## Alıntı
HER GIYBETİNİ YARGIYA GÖTÜRÜYORUM
“Sayın Soylu, çok ilginç bir şey yaptı 31 Mart’ta. Üsküdar Meydanı’nda sayın Temel Karamollaoğlu’yla Meral Akşener’in Kandil’le evrak imzaladığını söyledi. Benim de Temel beyin de dokunulmazlığı yok. Biz bir kağıdı imzalamışsak, bu İçişleri Bakanının böyle bir belgesi vardıysa derhal onu savcılığa iletmeliydi. Ben kendisini mahkemeye verdim. Tık yok. Şimdi bütün bu işlerle ilgili de sayın Soylu’nun her iddiasını, her gıybetini, her dedikodusunu ben mahkemeye veriyorum. Kendisinin elinde hangi belge vardıysa götürüp teslim etsin.
LİYAKAT OLMAYINCA BÖYLE OLUYOR
“Çok üzülüyorum bu ülkeye. Liyakat ortadan kalktığında böyle oluyor. 10 bin dolar alan siyasetçiyi de hukuka teslim edeceğim dedi. O gün bugün tık yok. Bu dedikoducu beyde, gıybet beyde böyle bir durum var. Bir psikiyatriste danışmasını da kendisine tavsiye ediyorum. Ben hiç iyi görmüyorum sayın Soylu’yu. Geçmişte beraber çalışmış, yaşça da kendisinden büyük bir insan olarak söylüyorum.”

## Verilen bilgiler
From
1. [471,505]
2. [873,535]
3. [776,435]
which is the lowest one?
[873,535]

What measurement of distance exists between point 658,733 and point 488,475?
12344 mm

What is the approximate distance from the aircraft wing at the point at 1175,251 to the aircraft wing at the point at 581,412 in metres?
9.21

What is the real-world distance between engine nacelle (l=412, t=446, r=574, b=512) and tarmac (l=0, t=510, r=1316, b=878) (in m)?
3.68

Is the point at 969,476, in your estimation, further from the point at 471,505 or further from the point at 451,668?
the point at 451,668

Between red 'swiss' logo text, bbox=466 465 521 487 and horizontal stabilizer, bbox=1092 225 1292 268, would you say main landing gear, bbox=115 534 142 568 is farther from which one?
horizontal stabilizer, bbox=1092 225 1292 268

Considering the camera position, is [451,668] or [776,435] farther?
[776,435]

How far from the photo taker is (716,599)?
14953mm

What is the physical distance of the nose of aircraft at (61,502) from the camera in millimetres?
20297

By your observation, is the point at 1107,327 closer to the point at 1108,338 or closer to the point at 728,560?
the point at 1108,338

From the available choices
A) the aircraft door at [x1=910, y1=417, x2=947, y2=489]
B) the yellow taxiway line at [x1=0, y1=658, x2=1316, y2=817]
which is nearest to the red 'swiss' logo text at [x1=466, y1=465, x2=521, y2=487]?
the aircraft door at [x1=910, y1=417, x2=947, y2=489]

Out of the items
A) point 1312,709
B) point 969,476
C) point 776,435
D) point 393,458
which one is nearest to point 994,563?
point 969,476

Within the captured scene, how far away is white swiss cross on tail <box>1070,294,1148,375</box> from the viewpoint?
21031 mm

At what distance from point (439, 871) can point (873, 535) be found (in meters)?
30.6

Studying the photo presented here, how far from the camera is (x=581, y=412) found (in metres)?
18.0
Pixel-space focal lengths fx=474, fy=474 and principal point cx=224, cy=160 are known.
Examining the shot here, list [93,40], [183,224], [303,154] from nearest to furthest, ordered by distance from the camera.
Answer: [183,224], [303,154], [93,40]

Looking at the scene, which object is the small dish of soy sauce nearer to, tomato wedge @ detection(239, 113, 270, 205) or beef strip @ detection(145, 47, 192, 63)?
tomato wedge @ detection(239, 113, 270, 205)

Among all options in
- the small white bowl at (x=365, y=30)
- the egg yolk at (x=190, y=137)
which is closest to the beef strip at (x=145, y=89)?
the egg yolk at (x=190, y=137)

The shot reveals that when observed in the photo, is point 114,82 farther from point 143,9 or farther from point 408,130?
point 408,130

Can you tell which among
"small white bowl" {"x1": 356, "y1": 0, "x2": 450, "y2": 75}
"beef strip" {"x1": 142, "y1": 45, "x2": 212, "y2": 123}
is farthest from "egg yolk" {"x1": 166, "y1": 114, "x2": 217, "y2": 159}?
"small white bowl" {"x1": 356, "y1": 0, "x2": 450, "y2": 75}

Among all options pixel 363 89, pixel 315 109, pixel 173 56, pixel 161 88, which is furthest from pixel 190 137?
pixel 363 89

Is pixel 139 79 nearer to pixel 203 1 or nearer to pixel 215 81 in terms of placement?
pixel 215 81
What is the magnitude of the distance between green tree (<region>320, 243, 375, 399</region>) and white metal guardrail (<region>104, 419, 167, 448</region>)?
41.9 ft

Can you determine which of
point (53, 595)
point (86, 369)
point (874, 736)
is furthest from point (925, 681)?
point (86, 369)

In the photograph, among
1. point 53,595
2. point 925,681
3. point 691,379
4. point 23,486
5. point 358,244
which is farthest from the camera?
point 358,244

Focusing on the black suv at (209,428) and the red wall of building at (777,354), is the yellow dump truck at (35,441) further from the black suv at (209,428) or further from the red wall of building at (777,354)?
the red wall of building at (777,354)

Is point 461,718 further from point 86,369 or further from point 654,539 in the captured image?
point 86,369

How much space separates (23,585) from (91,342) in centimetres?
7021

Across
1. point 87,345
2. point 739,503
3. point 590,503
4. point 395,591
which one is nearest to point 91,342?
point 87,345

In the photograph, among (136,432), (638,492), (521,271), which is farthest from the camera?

## Verilen görev A
Alıntıda “Çok üzülüyorum bu ülkeye.” diye başlayan paragrafı, ana bilgilerini koruyarak kısa maddeler hâlinde yeniden yazın.
## Verilen görev B
Alıntıdaki “Biz bir kağıdı imzalamışsak, bu İçişleri Bakanının böyle bir belgesi vardıysa derhal onu savcılığa iletmeliydi.” cümlesini İngilizceye çevirin.
Bu materyal başka bir kaynaktan alınmıştır.

## Çözüm A
- Konuşmacı ülke için üzüldüğünü ve liyakat ortadan kalkınca böyle olduğunu söylüyor.
- 10 bin dolar alan siyasetçinin hukuka teslim edileceği söylenmiş, ama o günden beri ses çıkmamış.
- Konuşmacı "dedikoducu bey" dediği kişiye bir psikiyatriste danışmasını tavsiye ediyor.
- Soylu'yu hiç iyi görmediğini söylüyor. Bunu geçmişte onunla birlikte çalışmış ve ondan yaşça büyük biri olarak dile getiriyor.

## Çözüm B
If we signed a paper, if this Interior Minister had such a document, the minister should have sent it to the prosecutor's office immediately.